The protests drew the attention of mayor John Lindsay and mayoral candidate Mario Procaccino, who both put forth competing plans to address sanitation issues in New York City. Lindsay also sent his Puerto Rican aide to meet with the Young Lords several times. However, the Young Lords refused to meet with him. Eventually, the Department of Sanitation began initiating systemic reforms within the Department of Sanitation, including improved collection schedules, the introduction of plastic garbage bags, and alternate-side parking, significantly increasing collection efficiency. However, academic Darrel Wanzer-Serrano notes that while sanitation improvements were initially reported, the Young Lords and contemporary observers noted a return to irregular garbage collection soon after. The Garbage Offensive protests concluded on September 2, with members of the organization agreeing to shift away from street activism and towards community service programs.

==Legacy==
===Commemoration===

Photographer Hiram Maristany took numerous photographs of the Garbage Offensive demonstrations. According to Maristany:
I knew if I don't take these images, we're going to leave it to someone who doesn't know the first goddamn thing about us, and they're going to define everything there is to know about us.

Maristany's photographs of the demonstrations were featured in an exhibition entitled Mapping Resistance: The Young Lords in El Barrio, curated by artist Miguel Luciano and displayed across multiple East Harlem locations in 2019.

===Historiography===
Historian Johanna Fernández argues that the Garbage Offensive was a pivotal event for the Young Lords, allowing them to transcend typical community organizing by linking "daily problems of city life" to systemic issues, including those of "capitalism and colonial rule". According to Fernández, the Garbage Offensive benefited a broad spectrum of New Yorkers, and the Young Lords' struggle for dignity and recognition helped empower people of Puerto Rican descent. Building on Fernández's work, historian Erik Wallenberg argues that the Garbage Offensive was an example of "environmental justice organizing", revealing the racist neglect of sanitation services in East Harlem and "linking social and environmental struggles".

..........

#### Using the information:
• A. List every person named in the passage on the Garbage Offensive.
• B. Write out the part of the passage on the Garbage Offensive between "Photographer Hiram Maristany" and "know about us.", inclusive.
The entries that come next have no connection to the passage on the Garbage Offensive.

..........

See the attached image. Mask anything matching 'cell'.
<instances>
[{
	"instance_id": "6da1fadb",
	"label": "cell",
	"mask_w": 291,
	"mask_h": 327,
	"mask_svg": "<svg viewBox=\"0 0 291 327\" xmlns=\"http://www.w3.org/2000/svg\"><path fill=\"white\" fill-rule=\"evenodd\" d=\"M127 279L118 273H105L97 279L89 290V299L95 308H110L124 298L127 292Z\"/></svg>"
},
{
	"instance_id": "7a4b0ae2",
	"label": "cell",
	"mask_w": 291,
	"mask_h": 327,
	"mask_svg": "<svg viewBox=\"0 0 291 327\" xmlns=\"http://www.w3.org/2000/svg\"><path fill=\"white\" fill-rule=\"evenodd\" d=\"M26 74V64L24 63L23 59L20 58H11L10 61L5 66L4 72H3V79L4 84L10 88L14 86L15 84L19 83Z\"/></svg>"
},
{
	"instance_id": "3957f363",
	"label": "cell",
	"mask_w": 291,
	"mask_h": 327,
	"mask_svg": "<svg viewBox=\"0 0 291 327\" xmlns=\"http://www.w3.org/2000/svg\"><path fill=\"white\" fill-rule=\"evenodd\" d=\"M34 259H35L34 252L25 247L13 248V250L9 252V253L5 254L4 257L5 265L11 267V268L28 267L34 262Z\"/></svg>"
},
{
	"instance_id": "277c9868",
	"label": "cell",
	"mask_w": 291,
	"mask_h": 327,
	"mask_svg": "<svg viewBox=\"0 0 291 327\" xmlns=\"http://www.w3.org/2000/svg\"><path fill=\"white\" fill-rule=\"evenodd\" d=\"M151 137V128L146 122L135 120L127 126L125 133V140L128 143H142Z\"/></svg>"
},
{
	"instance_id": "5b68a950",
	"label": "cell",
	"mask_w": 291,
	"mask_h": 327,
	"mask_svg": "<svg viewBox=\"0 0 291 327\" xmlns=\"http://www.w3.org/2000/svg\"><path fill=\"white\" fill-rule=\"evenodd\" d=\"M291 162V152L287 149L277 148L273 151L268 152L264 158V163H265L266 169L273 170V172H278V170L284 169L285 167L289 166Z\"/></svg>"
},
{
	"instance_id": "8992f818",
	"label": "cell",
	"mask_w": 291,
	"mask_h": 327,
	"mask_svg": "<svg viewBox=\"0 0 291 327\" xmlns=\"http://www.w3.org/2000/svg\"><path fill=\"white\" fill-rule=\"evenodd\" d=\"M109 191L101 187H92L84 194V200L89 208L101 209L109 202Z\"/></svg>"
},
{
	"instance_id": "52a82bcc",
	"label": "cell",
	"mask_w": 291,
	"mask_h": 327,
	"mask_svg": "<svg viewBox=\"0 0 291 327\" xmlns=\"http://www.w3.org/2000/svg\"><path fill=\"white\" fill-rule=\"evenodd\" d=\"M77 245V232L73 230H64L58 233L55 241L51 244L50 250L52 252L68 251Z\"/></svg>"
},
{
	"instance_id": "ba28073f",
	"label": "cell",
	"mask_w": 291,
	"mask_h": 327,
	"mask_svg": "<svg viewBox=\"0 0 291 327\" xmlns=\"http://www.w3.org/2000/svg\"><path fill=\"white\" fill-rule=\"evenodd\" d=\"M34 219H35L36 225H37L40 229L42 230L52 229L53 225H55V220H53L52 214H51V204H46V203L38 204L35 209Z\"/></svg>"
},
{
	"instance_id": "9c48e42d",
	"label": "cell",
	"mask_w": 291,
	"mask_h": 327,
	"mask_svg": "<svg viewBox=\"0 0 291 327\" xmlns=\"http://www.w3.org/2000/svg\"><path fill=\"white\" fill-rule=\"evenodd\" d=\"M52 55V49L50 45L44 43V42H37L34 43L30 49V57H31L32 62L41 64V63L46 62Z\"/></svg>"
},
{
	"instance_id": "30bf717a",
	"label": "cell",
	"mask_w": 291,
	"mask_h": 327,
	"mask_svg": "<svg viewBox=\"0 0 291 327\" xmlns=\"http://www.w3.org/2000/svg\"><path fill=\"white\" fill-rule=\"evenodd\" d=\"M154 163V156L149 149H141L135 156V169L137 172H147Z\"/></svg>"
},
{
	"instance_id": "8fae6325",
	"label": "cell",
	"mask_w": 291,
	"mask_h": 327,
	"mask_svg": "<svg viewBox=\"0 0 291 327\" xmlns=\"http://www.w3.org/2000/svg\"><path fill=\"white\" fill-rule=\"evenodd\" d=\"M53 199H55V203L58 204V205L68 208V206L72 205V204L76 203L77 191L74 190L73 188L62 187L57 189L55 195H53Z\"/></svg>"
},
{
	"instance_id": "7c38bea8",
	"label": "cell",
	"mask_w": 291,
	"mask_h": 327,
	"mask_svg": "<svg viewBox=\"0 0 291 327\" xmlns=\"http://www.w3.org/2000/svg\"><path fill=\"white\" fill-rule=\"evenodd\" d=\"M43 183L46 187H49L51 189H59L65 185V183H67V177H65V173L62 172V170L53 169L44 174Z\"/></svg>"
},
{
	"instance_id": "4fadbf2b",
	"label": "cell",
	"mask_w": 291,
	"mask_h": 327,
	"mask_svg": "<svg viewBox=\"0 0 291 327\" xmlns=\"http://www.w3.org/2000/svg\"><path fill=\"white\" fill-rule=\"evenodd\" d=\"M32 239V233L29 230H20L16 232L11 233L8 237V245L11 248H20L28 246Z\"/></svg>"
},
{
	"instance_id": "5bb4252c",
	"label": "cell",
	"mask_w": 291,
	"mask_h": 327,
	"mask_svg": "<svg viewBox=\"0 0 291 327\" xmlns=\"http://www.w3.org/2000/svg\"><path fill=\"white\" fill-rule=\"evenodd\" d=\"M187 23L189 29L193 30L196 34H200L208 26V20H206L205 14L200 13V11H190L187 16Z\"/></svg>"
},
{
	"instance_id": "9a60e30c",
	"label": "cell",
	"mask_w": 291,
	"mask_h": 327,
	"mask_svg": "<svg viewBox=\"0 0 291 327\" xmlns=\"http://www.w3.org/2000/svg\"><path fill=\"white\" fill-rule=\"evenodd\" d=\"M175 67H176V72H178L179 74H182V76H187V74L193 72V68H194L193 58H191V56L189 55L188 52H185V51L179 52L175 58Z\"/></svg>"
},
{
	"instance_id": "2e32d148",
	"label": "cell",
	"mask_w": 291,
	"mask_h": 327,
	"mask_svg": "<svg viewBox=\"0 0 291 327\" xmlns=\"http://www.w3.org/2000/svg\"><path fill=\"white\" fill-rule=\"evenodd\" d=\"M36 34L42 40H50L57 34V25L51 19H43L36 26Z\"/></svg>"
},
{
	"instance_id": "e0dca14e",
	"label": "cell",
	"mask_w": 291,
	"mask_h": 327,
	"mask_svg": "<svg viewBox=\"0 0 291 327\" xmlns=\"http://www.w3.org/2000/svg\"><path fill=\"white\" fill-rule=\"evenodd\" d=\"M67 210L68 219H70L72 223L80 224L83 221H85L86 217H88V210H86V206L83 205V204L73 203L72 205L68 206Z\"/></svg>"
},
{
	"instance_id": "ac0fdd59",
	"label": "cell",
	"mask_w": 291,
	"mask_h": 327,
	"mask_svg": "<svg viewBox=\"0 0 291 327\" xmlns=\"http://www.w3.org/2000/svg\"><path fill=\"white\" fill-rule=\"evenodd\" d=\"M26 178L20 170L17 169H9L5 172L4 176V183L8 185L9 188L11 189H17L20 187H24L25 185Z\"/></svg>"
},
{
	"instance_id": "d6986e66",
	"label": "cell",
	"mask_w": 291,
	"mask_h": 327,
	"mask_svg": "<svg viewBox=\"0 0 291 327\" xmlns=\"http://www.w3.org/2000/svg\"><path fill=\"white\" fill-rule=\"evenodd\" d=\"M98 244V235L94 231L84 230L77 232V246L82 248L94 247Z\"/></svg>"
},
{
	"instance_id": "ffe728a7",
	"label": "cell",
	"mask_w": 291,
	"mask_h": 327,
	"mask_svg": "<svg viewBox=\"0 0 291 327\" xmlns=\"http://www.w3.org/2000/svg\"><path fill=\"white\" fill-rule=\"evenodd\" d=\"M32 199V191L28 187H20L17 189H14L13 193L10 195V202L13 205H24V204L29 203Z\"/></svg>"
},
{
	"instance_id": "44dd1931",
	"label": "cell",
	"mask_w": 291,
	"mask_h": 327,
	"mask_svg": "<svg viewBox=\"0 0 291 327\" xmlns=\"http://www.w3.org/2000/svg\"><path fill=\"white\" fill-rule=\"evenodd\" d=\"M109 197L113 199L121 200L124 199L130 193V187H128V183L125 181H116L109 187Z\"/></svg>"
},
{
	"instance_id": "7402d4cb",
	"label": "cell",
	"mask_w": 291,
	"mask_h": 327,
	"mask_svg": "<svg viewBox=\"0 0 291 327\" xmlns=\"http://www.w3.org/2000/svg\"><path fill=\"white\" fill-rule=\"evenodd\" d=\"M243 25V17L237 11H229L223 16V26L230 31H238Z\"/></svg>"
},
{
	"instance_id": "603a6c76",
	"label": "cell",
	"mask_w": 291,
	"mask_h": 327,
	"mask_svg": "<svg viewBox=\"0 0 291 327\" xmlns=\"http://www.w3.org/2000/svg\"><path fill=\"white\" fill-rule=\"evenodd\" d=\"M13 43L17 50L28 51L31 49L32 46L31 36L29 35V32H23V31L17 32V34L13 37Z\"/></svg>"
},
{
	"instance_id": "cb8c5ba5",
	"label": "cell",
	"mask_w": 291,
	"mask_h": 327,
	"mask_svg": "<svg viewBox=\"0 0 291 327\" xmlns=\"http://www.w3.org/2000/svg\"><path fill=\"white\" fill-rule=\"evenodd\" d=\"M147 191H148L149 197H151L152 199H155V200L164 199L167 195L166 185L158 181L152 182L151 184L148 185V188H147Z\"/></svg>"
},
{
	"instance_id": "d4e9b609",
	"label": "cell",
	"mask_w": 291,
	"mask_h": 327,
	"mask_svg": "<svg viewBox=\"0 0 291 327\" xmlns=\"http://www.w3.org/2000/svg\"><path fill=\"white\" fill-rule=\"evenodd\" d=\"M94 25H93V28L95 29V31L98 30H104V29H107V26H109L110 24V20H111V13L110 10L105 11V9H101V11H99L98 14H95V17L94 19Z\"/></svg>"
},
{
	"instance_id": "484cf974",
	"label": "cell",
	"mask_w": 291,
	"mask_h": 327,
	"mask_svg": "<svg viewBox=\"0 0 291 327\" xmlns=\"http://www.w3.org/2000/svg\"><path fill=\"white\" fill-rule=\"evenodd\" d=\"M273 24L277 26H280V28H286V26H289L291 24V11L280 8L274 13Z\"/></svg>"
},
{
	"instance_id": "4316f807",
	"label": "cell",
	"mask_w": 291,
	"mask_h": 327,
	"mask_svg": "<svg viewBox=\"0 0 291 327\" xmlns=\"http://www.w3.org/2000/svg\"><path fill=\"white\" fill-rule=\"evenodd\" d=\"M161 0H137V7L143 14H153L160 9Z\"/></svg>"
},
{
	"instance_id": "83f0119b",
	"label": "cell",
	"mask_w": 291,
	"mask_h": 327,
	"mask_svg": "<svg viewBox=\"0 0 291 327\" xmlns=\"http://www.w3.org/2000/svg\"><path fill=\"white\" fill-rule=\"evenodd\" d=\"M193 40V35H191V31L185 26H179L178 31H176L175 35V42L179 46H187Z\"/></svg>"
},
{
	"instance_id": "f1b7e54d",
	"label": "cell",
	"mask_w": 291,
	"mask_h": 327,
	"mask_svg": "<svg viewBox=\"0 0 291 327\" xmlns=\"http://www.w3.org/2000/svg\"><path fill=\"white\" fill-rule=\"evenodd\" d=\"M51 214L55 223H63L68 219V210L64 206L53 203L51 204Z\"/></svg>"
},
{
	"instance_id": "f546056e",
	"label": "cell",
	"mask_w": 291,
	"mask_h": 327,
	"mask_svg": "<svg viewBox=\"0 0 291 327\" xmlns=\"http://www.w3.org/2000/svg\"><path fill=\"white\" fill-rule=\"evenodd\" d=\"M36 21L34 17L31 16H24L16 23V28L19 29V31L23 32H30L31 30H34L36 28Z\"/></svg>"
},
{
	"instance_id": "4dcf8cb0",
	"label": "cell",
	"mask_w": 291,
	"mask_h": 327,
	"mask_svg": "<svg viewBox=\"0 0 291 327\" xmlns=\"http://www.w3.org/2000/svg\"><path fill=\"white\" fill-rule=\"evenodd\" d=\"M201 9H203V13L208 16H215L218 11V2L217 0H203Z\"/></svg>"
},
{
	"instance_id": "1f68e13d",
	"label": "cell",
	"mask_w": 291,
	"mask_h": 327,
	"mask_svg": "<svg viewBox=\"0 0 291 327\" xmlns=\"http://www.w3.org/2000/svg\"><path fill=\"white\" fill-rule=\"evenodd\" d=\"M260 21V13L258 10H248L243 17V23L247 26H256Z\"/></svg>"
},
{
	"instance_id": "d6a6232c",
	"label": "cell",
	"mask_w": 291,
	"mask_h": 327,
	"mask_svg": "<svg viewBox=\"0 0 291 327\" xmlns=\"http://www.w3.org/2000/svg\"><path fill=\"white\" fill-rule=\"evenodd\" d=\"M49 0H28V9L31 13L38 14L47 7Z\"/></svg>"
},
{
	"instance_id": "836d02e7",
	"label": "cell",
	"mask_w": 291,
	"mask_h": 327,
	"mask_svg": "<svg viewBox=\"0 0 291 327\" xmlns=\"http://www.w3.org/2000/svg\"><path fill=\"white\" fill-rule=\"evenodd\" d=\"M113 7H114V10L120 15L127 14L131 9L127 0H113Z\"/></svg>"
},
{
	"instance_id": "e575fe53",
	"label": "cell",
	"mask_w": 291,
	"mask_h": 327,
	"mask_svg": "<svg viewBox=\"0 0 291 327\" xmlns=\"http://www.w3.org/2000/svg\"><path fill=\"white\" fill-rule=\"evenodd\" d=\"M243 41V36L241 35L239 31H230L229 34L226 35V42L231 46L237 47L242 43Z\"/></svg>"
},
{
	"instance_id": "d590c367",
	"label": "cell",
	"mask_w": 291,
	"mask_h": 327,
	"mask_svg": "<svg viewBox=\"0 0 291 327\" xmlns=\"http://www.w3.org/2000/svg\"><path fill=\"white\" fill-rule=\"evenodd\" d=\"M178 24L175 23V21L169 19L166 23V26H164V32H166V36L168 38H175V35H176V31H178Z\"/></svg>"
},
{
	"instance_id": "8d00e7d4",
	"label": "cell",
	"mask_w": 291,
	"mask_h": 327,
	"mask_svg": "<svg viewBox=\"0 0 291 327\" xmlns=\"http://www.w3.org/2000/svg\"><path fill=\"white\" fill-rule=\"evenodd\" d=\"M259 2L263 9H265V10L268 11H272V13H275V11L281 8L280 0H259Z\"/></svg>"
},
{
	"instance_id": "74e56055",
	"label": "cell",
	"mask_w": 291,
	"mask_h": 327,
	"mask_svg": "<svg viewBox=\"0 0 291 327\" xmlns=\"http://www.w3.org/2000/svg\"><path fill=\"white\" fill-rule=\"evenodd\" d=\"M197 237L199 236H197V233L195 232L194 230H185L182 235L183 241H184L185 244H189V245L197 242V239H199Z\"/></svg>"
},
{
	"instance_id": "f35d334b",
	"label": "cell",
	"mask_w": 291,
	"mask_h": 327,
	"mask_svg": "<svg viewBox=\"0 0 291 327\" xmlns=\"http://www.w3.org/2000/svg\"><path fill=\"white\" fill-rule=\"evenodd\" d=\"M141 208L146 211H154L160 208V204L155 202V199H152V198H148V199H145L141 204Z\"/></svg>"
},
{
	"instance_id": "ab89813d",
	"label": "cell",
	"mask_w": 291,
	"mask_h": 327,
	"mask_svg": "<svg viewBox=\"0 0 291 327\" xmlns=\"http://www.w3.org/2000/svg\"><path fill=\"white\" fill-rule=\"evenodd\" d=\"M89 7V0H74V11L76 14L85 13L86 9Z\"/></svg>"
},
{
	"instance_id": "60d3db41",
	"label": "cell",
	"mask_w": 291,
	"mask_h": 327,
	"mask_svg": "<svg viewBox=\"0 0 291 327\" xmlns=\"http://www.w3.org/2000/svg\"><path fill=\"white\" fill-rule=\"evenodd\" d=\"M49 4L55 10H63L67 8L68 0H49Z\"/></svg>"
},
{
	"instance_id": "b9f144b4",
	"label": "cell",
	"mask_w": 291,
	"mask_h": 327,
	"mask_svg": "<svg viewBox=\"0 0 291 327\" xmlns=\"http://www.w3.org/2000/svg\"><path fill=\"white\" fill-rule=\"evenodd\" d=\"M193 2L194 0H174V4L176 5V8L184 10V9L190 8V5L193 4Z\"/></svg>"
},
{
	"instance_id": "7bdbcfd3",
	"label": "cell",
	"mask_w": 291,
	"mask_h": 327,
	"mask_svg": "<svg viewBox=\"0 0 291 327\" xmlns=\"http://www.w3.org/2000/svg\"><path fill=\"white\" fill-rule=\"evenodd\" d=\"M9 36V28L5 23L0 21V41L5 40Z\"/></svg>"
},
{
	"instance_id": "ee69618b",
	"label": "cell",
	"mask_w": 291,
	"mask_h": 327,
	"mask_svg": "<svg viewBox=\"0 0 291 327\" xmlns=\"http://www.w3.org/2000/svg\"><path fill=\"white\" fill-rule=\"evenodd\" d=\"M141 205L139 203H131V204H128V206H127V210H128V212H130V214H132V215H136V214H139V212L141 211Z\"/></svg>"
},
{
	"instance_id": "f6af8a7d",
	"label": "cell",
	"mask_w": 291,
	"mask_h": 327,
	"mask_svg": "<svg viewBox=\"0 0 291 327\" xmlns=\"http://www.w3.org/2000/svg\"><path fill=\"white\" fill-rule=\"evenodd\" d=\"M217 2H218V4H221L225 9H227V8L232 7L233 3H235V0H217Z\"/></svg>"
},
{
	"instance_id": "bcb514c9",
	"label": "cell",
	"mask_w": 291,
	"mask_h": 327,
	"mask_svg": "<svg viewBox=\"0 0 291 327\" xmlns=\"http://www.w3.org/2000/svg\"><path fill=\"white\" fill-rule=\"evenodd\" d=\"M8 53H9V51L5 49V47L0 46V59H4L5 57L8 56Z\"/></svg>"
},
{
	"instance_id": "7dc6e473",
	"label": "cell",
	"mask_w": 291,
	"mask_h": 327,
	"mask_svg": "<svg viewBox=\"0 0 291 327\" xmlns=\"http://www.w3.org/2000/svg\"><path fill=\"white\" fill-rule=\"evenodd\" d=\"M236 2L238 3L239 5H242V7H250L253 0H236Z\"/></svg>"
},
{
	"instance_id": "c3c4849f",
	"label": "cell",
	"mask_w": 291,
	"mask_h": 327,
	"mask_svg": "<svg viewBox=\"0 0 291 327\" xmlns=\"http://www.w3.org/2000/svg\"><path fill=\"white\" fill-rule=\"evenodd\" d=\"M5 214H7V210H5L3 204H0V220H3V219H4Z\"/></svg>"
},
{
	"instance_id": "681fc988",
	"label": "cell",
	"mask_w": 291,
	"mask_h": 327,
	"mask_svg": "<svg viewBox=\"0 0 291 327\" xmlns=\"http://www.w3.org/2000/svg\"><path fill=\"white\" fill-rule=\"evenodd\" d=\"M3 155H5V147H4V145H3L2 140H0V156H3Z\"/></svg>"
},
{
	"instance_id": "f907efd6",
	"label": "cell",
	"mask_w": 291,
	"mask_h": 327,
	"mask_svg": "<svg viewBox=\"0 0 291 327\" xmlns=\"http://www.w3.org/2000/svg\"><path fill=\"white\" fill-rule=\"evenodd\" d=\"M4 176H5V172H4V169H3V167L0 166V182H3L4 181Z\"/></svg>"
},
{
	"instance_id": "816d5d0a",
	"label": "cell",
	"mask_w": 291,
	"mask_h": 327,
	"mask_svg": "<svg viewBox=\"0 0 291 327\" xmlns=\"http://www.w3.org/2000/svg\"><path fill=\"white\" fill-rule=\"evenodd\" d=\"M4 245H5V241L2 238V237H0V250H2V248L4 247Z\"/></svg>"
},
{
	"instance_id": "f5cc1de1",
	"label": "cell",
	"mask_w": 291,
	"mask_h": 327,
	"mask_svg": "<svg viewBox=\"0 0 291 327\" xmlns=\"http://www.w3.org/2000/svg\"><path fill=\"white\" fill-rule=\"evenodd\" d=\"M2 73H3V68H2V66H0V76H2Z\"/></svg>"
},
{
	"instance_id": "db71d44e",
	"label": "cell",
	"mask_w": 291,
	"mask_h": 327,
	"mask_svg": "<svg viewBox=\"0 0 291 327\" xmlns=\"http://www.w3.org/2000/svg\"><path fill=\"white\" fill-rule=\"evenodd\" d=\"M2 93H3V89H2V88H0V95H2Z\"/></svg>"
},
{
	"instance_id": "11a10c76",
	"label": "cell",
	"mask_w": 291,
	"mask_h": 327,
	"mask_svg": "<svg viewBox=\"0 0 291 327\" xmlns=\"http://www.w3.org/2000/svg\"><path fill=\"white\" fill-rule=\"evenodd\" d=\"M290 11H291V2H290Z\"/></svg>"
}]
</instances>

..........

#### Answers for the tasks:
• A. John Lindsay, Mario Procaccino, Darrel Wanzer-Serrano, Hiram Maristany, Miguel Luciano, Johanna Fernández, Erik Wallenberg

• B.
Photographer Hiram Maristany took numerous photographs of the Garbage Offensive demonstrations. According to Maristany:
I knew if I don't take these images, we're going to leave it to someone who doesn't know the first goddamn thing about us, and they're going to define everything there is to know about us.